---- 抜粋文

ポイント
- Diversified Visual Attention Network を実装し、具体的な数値で確認。
- 今後、パフォーマンス検証を実施。
レファレンス
1. Diversified Visual Attention Networks for
Fine-Grained Object Classification
(参照論文より引用)
データ
- Distorted MNIST。Distorted MNIST 作成に関するメモ
サンプルコード
class DiversifiedVisualAttention():
def __init__(self):
pass
def weight_variable(self, name, shape):
initializer = tf.truncated_normal_initializer(mean = 0.0, stddev = 0.01, dtype = tf.float32)
return tf.get_variable(name, shape, initializer = initializer)
def bias_variable(self, name, shape):
initializer = tf.constant_initializer(value = 0.0, dtype = tf.float32)
return tf.get_variable(name, shape, initializer = initializer)
def attention_canvas_generation(self, x, hight, width):
canvases = []
# full
img_full = tf.reshape(x, [-1, hight, width, 1])
canvases.append(img_full)
# 2x2
imgs = tf.split(img_full, 2, axis = 1)
imgs1 = tf.split(imgs[0], 2, axis = 2)
imgs2 = tf.split(imgs[1], 2, axis = 2)
imgs = tf.concat([imgs1, imgs2], axis = 0)
for i in range(4):
img = tf.image.resize_images(imgs[i], [hight, width])
canvases.append(img)

--------
---- 抽出項目

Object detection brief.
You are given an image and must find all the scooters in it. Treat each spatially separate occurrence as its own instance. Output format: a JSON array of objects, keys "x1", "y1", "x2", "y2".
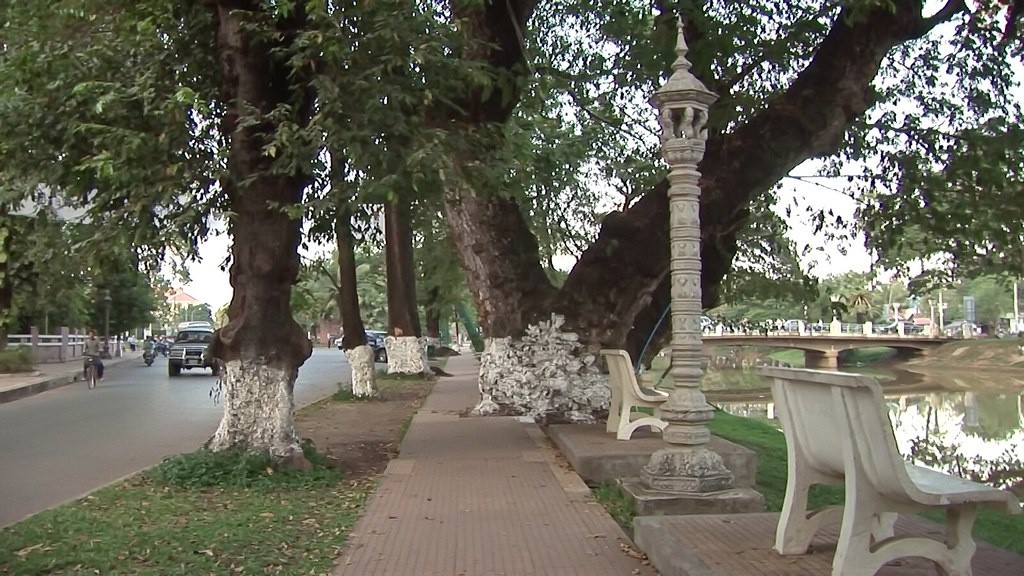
[{"x1": 143, "y1": 343, "x2": 156, "y2": 366}]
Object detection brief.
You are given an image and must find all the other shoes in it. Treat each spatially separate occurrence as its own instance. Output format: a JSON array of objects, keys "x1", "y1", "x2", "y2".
[
  {"x1": 80, "y1": 377, "x2": 86, "y2": 381},
  {"x1": 98, "y1": 378, "x2": 104, "y2": 381}
]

--------

### 課題一覧
**a.** Diversified Visual Attention Network の実装に関する文章のうち、「canvases.append(img_full)」から「tf.image.resize_images(imgs[i], [hight, width])」までを、両端を含めてそのまま書き写しなさい。
**b.** Diversified Visual Attention Network の実装に関する文章をもとに、次の問いに答えなさい。
(i) 今後実施するとされているのは何か。
(ii) データとして挙げられているのは何か。
(iii) weight_variable の初期化子で、stddev に指定されている値はいくつか。
**c.** Diversified Visual Attention Network の実装に関する文章を、最後に示された行の次から書き進めなさい。
上の項目は、課題を解くのには使わない。

### 課題の解答
**a.**
canvases.append(img_full)
# 2x2
imgs = tf.split(img_full, 2, axis = 1)
imgs1 = tf.split(imgs[0], 2, axis = 2)
imgs2 = tf.split(imgs[1], 2, axis = 2)
imgs = tf.concat([imgs1, imgs2], axis = 0)
for i in range(4):
img = tf.image.resize_images(imgs[i], [hight, width])

**b.**
(i) パフォーマンス検証
(ii) Distorted MNIST
(iii) 0.01

**c.**
# 3x3
#if hight == 28:
# imgs = tf.pad(img_full, [[0, 0], [1, 1], [1, 1], [0, 0]])
#imgs = tf.split(imgs, 3, axis = 1)
#imgs1 = tf.split(imgs[0], 3, axis = 2)
#imgs2 = tf.split(imgs[1], 3, axis = 2)
#imgs3 = tf.split(imgs[2], 3, axis = 2)
#imgs = tf.concat([imgs1, imgs2, imgs3], axis = 0)
#for i in range(9):
# img = tf.image.resize_images(imgs[i], [hight, width])
# canvases.append(img)
return canvases
def cnn_feature_learning(self, x, filter_size, n_filters_1, n_filters_2):
w_1 = self.weight_variable('w_1', [filter_size, filter_size, 1, n_filters_1])
b_1 = self.bias_variable('b_1', [n_filters_1])
conv_1 = tf.nn.relu(tf.nn.conv2d(x, w_1, strides = [1, 1, 1, 1], padding = 'SAME') + b_1)
conv_1 = tf.nn.max_pool(conv_1, ksize = [1, 2, 2, 1], strides = [1, 2, 2, 1], padding = 'SAME')
w_2 = self.weight_variable('w_2', [filter_size, filter_size, n_filters_1, n_filters_2])
b_2 = self.bias_variable('b_2', [n_filters_2])
conv_2 = tf.nn.relu(tf.nn.conv2d(conv_1, w_2, strides = [1, 1, 1, 1], padding = 'SAME') + b_2)
return tf.nn.max_pool(conv_2, ksize = [1, 2, 2, 1], strides = [1, 2, 2, 1], padding = 'SAME')
def two_fc_layers(self, x, hight, width, n_filters, n_fc_units_1, n_fc_units_2, keep_prob):
x = tf.reshape(x, [-1, hight * width * n_filters])
w_1 = self.weight_variable('w_1', [hight * width * n_filters, n_fc_units_1])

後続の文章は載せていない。